HOUSTON, Jan 14 (Reuters) – Demand to lock in oil and gas prices jumped to a record high on Friday on the AEGIS hedging marketplace, as the harshest U.S. sanctions yet on Russian energy trade sent oil prices to multi-month highs.
AEGIS, which says its clients’ business represents about 25-30% of total U.S. oil production, recorded the highest trading activity to date on its platforms on Jan. 10, as producers capitalized on higher volatility, said Jay Stevens, director of market analytics at AEGIS.

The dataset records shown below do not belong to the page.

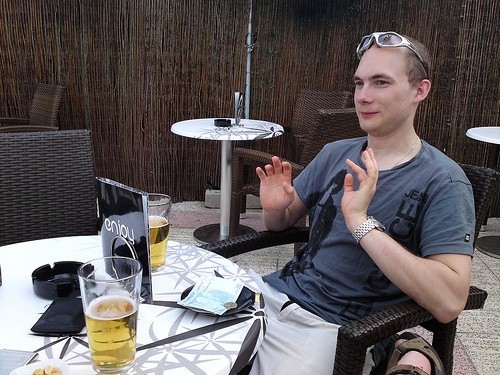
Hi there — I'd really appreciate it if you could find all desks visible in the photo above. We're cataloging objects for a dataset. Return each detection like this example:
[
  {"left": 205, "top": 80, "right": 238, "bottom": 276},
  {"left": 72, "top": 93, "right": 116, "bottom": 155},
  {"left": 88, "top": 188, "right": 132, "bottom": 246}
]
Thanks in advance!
[
  {"left": 0, "top": 234, "right": 269, "bottom": 375},
  {"left": 466, "top": 126, "right": 500, "bottom": 259},
  {"left": 171, "top": 117, "right": 286, "bottom": 244}
]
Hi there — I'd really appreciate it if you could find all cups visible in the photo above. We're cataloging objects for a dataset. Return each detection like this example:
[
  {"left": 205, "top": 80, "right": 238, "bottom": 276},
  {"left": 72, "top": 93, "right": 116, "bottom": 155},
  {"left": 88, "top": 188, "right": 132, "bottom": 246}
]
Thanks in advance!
[
  {"left": 145, "top": 192, "right": 171, "bottom": 272},
  {"left": 78, "top": 255, "right": 140, "bottom": 374}
]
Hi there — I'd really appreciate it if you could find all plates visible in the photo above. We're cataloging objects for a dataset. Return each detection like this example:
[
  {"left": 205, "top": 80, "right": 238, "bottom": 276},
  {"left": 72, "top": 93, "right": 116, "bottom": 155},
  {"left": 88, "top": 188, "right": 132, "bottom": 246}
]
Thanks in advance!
[
  {"left": 8, "top": 357, "right": 70, "bottom": 375},
  {"left": 180, "top": 278, "right": 254, "bottom": 316}
]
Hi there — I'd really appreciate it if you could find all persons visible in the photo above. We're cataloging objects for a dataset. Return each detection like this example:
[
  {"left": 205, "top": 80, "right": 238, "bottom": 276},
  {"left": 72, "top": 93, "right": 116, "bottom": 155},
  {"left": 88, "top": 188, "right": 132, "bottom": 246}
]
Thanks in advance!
[
  {"left": 366, "top": 330, "right": 447, "bottom": 375},
  {"left": 248, "top": 32, "right": 476, "bottom": 375}
]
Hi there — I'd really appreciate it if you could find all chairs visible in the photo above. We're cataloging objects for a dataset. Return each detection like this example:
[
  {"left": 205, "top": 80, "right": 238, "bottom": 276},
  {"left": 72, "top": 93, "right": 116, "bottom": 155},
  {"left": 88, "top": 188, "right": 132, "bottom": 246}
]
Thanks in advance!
[
  {"left": 0, "top": 82, "right": 65, "bottom": 133},
  {"left": 229, "top": 107, "right": 365, "bottom": 256},
  {"left": 199, "top": 162, "right": 500, "bottom": 375},
  {"left": 0, "top": 129, "right": 99, "bottom": 246},
  {"left": 282, "top": 87, "right": 355, "bottom": 164}
]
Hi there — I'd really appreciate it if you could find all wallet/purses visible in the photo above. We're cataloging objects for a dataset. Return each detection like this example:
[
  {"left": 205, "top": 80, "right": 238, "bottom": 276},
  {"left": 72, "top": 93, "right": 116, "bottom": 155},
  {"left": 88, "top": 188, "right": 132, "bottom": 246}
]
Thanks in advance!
[{"left": 30, "top": 296, "right": 86, "bottom": 334}]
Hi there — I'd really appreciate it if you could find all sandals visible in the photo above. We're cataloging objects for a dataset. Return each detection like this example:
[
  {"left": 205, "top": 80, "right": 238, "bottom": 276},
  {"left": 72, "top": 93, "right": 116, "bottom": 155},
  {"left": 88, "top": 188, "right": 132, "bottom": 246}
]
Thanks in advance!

Hedging can help producers reduce risk and protect their production from sharp moves in the market by locking in a price. It can also give traders opportunities to profit from volatility.
West Texas Intermediate (WTI) crude futures settled at $76.57 per barrel on Jan. 10, marking a three-month high. Global benchmark, Brent crude futures settled at $79.76 a barrel, after earlier in the session exceeding $80 a barrel for the first time since Oct.7.

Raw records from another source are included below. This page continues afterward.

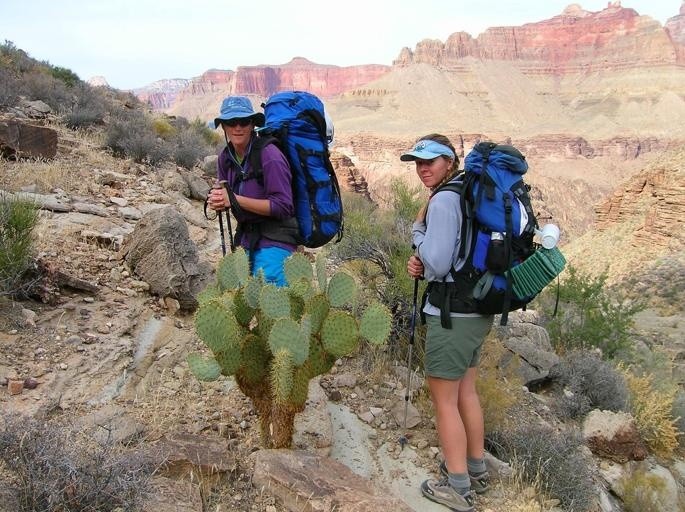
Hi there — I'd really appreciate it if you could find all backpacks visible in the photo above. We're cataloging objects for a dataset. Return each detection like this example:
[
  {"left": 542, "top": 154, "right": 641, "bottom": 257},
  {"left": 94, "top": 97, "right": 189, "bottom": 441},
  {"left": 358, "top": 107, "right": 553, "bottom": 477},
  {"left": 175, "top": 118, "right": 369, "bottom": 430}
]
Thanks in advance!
[
  {"left": 226, "top": 90, "right": 342, "bottom": 249},
  {"left": 424, "top": 142, "right": 540, "bottom": 314}
]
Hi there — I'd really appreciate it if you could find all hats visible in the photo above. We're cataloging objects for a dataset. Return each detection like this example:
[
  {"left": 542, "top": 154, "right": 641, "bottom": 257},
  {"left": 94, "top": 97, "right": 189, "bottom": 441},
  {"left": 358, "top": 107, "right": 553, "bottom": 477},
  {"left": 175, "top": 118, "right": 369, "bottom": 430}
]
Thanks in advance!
[
  {"left": 207, "top": 96, "right": 265, "bottom": 130},
  {"left": 400, "top": 139, "right": 456, "bottom": 161}
]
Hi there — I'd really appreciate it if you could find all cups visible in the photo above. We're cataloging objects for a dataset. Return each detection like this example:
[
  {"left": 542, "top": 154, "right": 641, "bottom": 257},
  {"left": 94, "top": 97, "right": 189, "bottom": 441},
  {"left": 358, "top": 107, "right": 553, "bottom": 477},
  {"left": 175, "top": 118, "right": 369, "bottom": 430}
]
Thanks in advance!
[{"left": 534, "top": 224, "right": 559, "bottom": 250}]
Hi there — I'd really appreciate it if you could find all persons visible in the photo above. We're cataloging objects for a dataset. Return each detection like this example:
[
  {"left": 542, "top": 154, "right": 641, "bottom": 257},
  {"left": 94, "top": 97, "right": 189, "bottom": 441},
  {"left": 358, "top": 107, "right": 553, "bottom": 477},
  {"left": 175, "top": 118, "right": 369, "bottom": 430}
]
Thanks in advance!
[
  {"left": 397, "top": 134, "right": 498, "bottom": 511},
  {"left": 204, "top": 97, "right": 298, "bottom": 290}
]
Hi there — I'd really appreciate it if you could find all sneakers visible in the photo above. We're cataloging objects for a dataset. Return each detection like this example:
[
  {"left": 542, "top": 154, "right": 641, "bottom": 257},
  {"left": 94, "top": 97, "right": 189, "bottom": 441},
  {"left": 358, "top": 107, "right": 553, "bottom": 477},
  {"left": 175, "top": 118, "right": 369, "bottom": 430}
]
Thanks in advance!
[
  {"left": 420, "top": 479, "right": 477, "bottom": 511},
  {"left": 440, "top": 460, "right": 490, "bottom": 493}
]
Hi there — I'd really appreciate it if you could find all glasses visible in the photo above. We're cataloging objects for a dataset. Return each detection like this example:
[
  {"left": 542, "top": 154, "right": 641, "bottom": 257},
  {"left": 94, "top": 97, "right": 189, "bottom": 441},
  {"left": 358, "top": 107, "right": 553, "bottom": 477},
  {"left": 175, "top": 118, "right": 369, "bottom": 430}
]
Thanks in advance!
[{"left": 221, "top": 118, "right": 253, "bottom": 128}]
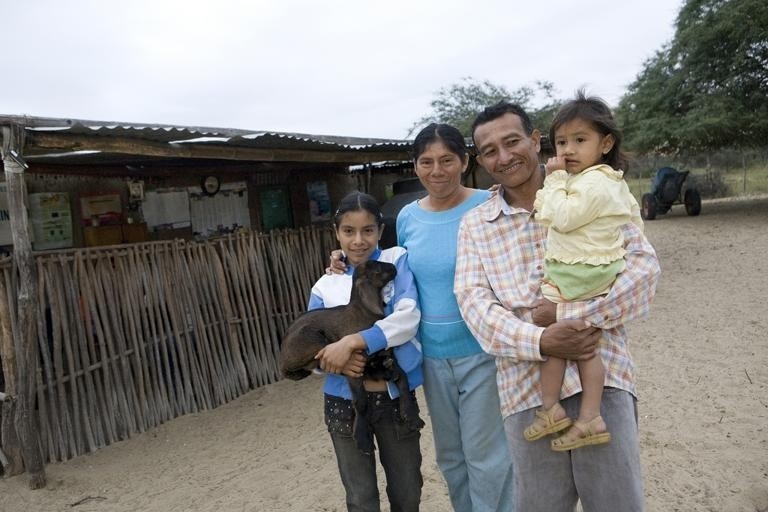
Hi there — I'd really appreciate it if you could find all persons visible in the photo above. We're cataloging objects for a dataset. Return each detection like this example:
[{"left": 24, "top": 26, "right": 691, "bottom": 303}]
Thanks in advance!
[
  {"left": 453, "top": 100, "right": 662, "bottom": 510},
  {"left": 325, "top": 123, "right": 519, "bottom": 511},
  {"left": 522, "top": 90, "right": 646, "bottom": 451},
  {"left": 308, "top": 191, "right": 426, "bottom": 512}
]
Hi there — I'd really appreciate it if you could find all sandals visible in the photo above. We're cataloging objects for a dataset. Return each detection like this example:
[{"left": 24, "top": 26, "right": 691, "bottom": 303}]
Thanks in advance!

Oil prices began to climb after traders in Europe and Asia circulated an unverified document detailing the sanctions.
Later on Friday, the U.S. Treasury formally announced new sanctions on the Russian energy sector, including oil majors Gazprom Neft (SIBN.MM) and Surgutneftegaz (SNGS.MM) to try to curtail Moscow’s ability to fund its war with Ukraine.
The sanctions also target over 180 tankers and dozens of oil traders, oilfield service providers, insurance companies and energy officials.